How to run a successful AWS Cost-Optimization Program

Keiran Holloway
8 min readMar 5, 2023

--

From the outset, I’ve personally been involved in and have run many cost-saving initiatives across various cloud platforms. Some of these initiatives have been incredibly successful. In certain enterprise engagements, we were able to find over $1,000,000/month in savings, which represents a significant amount of wastage in the system. I have extensively discussed this topic in various forms in the past including at:

That said, there are also many occasions where I have seen cost optimization activities go awry, and there are typically a small number of trends that I see between very successful programs and those which fail. This blog post is intended to discuss these areas which exist most commonly in successful cost-saving programs.

Cost optimization typically consists of a number of stages that are generally linear and look something like this:

This list is particularly high-level, and the exact process itself will largely vary from company to company. However, a successful cost optimization program will incorporate all of the above elements.
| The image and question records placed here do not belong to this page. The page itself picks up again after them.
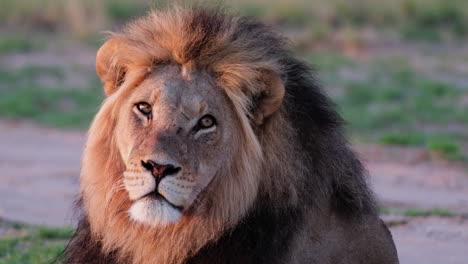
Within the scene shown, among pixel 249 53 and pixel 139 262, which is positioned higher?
pixel 249 53

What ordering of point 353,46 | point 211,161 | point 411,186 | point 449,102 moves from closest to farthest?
point 211,161
point 411,186
point 449,102
point 353,46

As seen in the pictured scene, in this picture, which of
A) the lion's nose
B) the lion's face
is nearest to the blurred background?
the lion's face

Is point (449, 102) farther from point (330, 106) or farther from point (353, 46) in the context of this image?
point (330, 106)

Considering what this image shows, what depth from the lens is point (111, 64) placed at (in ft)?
15.5

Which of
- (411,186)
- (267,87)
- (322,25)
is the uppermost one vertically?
(322,25)

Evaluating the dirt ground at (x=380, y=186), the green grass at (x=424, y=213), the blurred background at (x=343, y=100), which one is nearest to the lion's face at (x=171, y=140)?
the blurred background at (x=343, y=100)

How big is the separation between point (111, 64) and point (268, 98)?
769 mm

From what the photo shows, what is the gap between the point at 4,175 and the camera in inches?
400

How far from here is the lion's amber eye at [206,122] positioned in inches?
176

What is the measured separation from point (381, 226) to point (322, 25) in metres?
12.9

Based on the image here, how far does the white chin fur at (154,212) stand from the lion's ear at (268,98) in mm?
637

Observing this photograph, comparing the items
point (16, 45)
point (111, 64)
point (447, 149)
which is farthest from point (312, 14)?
point (111, 64)

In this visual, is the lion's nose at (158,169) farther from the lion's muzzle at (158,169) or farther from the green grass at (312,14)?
the green grass at (312,14)

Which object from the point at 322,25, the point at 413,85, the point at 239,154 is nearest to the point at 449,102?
the point at 413,85
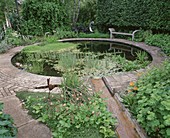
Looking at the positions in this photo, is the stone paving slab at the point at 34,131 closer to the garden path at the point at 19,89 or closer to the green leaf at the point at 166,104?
the garden path at the point at 19,89

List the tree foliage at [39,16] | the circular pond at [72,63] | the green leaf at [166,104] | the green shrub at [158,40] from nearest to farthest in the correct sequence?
the green leaf at [166,104], the circular pond at [72,63], the green shrub at [158,40], the tree foliage at [39,16]

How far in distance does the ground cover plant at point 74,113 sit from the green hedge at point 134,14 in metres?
6.12

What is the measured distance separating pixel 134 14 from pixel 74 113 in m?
7.33

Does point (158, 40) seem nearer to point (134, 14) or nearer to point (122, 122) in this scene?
point (134, 14)

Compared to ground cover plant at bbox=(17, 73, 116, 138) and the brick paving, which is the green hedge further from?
ground cover plant at bbox=(17, 73, 116, 138)

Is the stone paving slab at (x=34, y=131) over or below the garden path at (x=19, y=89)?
below

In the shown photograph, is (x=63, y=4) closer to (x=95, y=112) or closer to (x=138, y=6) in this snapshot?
(x=138, y=6)

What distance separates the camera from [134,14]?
325 inches

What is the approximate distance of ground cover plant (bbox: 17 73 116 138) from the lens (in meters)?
1.96

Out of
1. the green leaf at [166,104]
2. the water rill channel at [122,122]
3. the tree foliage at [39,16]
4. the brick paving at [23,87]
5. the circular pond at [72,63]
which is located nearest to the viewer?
the green leaf at [166,104]

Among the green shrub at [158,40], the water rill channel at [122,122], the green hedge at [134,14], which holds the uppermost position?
the green hedge at [134,14]

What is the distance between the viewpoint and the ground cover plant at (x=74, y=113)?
77.0 inches

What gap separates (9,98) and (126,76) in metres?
2.25

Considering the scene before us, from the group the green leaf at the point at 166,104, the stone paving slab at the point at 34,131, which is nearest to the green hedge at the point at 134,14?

To provide a bit more substance, I am going to walk through each of the 8 phases below and discuss the actual activities that are completed. I will also discuss the necessary types of skills and knowledge required at each phase to ensure success

1.Identify Potential Costs Savings Opportunities — There are generally two approaches around this activity:

  • Using the native tooling that the hyperscaler provides — AWS provides tools like the AWS Cost Explorer, AWS Trusted Advisor and AWS Compute Optimizer. All of these are really good starting points to get some ideas around what services are being consumed and where your cost is concentrated within AWS. These tools also provide some guidance around where services are unused or underultilized and could be right-sized. They also provide some hints around services which are likely misconfigured or simply not required. This is good place to start to get some ideas around where to save some money.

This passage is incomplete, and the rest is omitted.